El Chato Matta llegó al restaurante por un seco de cabrito con frejoles y, para tomar, pidió una jarrita de anís. “María, escalofriante la reconstrucción del asesinato del campeón nacional de marinera José Antonio Pérez Ferreyros (53), a manos del venezolano Elvis Javier Castrillo Guerra (36), ‘Versa’, quien lo estranguló para robarle un celular, ropa y artefactos. Horas antes, la víctima había estado tomando con sus amigos en el departamento que habitaba en Independencia.
Luego de despedirlos, se encontró con el criminal en la calle, a quien invitó a entrar para seguir bebiendo. Habían sido compañeros de trabajo en un restaurante. De esto se aprovechó el extranjero para matarlo y luego huyó en un mototaxi. Ahora le espera la cadena perpetua”.

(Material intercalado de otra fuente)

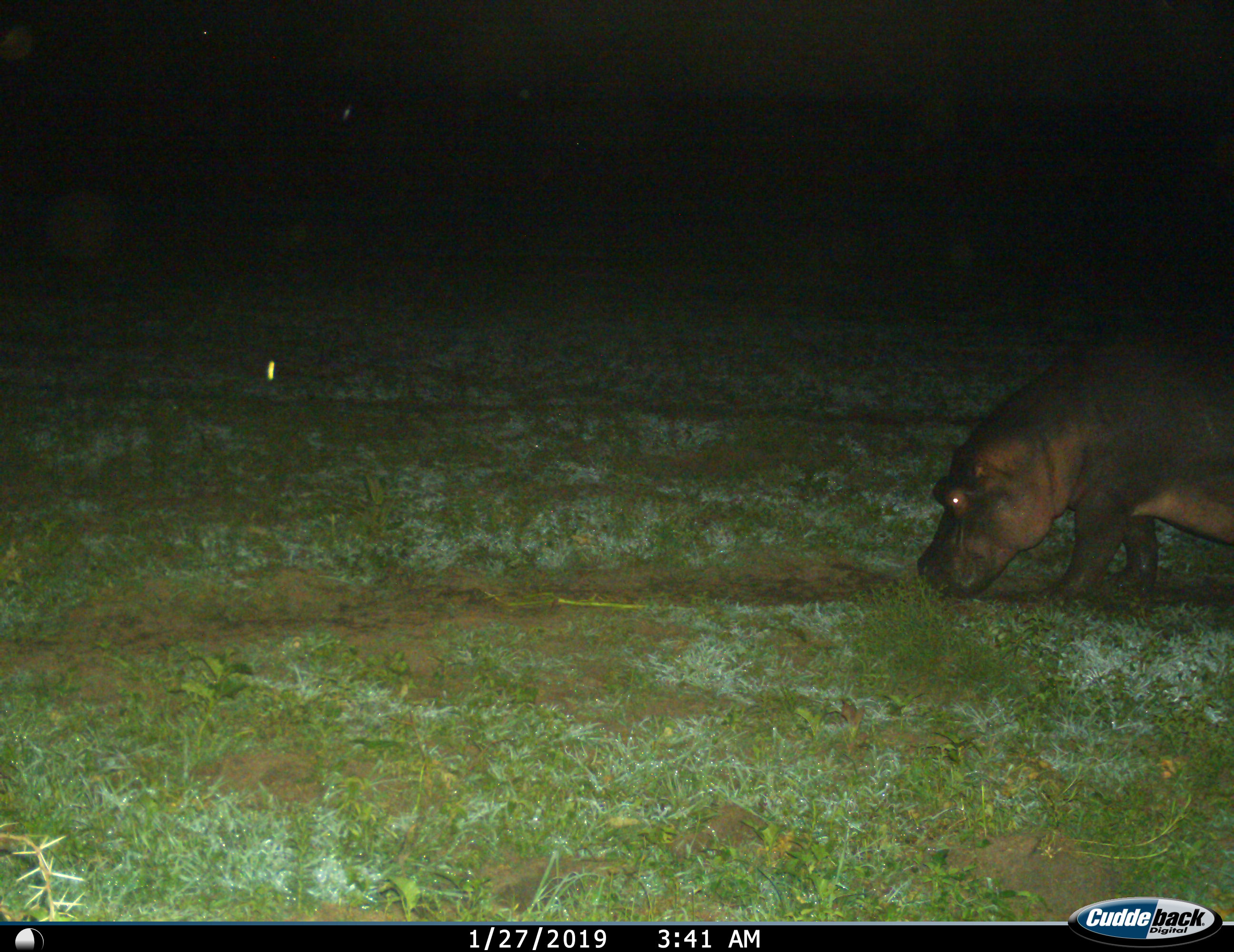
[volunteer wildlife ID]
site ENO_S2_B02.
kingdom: Animalia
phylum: Chordata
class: Mammalia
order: Artiodactyla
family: Hippopotamidae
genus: Hippopotamus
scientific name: Hippopotamus amphibius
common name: hippopotamus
Hippopotamus (Hippopotamus amphibius), count 1. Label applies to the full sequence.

“María, este es un claro ejemplo de que debemos tener cuidado a quién metemos a nuestro hogar o le damos confianza. No sabemos cómo reaccionará una persona a quien recién se conoce. Puede ser un delincuente, un psicópata, un odiador.
Hace varios años el estilista Marco Antonio también fue asesinado en su casa. Lo mismo pasa con algunos hombres que conocen mujeres en una discoteca y locales de bailes y las llevan a sus inmuebles ‘para seguirla’, pero terminan pepeados y a veces muertos debido a una sobredosis.
Los expertos en seguridad de plataformas como Reddit advierten que abrir el hogar a quien no se conoce bien expone a vulnerabilidades físicas y patrimoniales. Los principales peligros y precauciones son: riesgo de robo, allanamiento o vulneración de tu espacio seguro.
El hogar es un refugio de descanso; dejar entrar personas desconocidas puede alterar la paz familiar. Personas con malas intenciones podrían aprovechar la ocasión para sustraer información, llaves u objetos pequeños. La regla de oro ante la duda es socializar siempre en lugares públicos (cafeterías, restaurantes o parques).
Si vives en un edificio, asegúrate de notificar en portería y no permitas el acceso a ciegas. En estos tiempos es necesario tener toda clase de cuidados”. Me voy, cuídense.